Note 17 Deferred tax
The deferred tax item is made up as follows:
Deferred tax assets
€ million | 2019 | 2018 |
Differences in valuation of property, plant and equipment | 161 | 169 |
Other differences | 4 | 3 |
Carrying amount as at 31 December | 165 | 172 |
This item is made up of the differences between the reported carrying amounts of the items of property, plant and equipment and other balance sheet items, including investments and provisions, and the corresponding tax bases.
Gross movement in deferred tax assets
€ million | Property, plant and equipment | Other | Total |
Carrying amount as at 1 January 2018 | 213 | -8 | 205 |
Movements 2018 | |||
Added directly via equity | - | 13 | 13 |
Realised temporary differences | -16 | -1 | -17 |
Change in rate of corporate income tax | -28 | -1 | -29 |
Total | -44 | 11 | -33 |
Carrying amount as at 31 December 2018 | 169 | 3 | 172 |
Movements 2019 | |||
Added directly via equity | - | 1 | 1 |
Realised temporary differences | -16 | -1 | -17 |
Change in rate of corporate income tax | 8 | 1 | 9 |
Total | -8 | 1 | -7 |
Carrying amount as at 31 December 2019 | 161 | 4 | 165 |
The deferred tax assets of €161 million in respect of property, plant and equipment (2018: €169 million) are the result of differences between the carrying amounts in the financial statements and the tax bases. Alliander became liable to corporate income tax on 1 January 1998 and the item of deferred tax arose on that date. The carrying amounts of the property, plant and equipment agreed with the Dutch Tax & Customs Administration as at 1 January 1998 have depreciation periods extending ahead as far as 2030. Realisation of the temporary difference relating to these assets is therefore spread out over this period. In addition, the item 'Property, plant and equipment' deferred tax refers to the general overhead surcharge that has been capitalised for tax purposes, the effects of implementing IFRS accounting policies in 2005, and the arbitrary amortisation tax break allowed in the past.
The decrease of €7 million in the amount of the deferred tax assets in 2019 has largely been recognised in the income statement (€8 million loss) and is partly accounted for by movements recognised directly in equity (€1 million gain). The item relating to the change in the rate of corporate income tax concerns the lowering of the existing 25% tax rate in the Netherlands to 21.7% from 2021 onwards.
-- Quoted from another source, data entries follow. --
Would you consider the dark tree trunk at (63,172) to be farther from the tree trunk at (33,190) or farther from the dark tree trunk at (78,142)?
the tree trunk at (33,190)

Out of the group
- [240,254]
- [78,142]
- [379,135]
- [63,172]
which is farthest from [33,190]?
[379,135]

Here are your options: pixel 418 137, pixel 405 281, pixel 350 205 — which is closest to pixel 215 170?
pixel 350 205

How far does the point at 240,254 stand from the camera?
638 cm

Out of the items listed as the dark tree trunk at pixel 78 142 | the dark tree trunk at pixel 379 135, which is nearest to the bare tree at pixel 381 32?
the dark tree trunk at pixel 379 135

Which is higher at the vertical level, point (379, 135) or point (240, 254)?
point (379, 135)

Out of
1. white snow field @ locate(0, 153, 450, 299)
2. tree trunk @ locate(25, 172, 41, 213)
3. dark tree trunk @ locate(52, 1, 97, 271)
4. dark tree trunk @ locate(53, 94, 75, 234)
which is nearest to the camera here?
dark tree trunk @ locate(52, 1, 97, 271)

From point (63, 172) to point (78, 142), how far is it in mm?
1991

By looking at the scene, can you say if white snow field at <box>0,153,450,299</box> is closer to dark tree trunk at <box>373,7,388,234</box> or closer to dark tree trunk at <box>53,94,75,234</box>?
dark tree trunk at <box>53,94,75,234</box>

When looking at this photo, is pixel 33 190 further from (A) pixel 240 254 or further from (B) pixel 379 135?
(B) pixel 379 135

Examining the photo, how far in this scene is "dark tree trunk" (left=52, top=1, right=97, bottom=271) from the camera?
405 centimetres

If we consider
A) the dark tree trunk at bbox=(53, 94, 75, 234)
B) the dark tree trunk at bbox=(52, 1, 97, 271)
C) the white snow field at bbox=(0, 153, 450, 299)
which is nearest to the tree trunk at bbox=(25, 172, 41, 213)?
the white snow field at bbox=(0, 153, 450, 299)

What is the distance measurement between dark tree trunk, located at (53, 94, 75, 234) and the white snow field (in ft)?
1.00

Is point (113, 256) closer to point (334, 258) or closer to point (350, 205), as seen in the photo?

The deferred tax liabilities as at year-end 2019 stood at €3 million (year-end 2018: €4 million). This item is accounted for by the net effect of tax loss carry-forwards of the 450connect GmbH tax group (deferred tax asset of €4 million) and the difference between the reported carrying amount of licences and their corresponding tax base (deferred tax liability of €7 million).
As at year-end 2019, there was a total unrecognised deferred tax asset of €21 million (year-end 2018: €17 million), made up of:
Tax loss carry-forwards from our activities in Germany (€17 million, 2018: €15 million), which, in connection with the projected results in the medium term for the German entities, have not been recognised, apart from the losses reported by the entity 450connect GmbH.
An amount of €2 million (2018: €2 million) relates to a Dutch subsidiary acquired in 2018;
Temporary measurement differences totalling €2 million (2018: nil) at one of the German entities.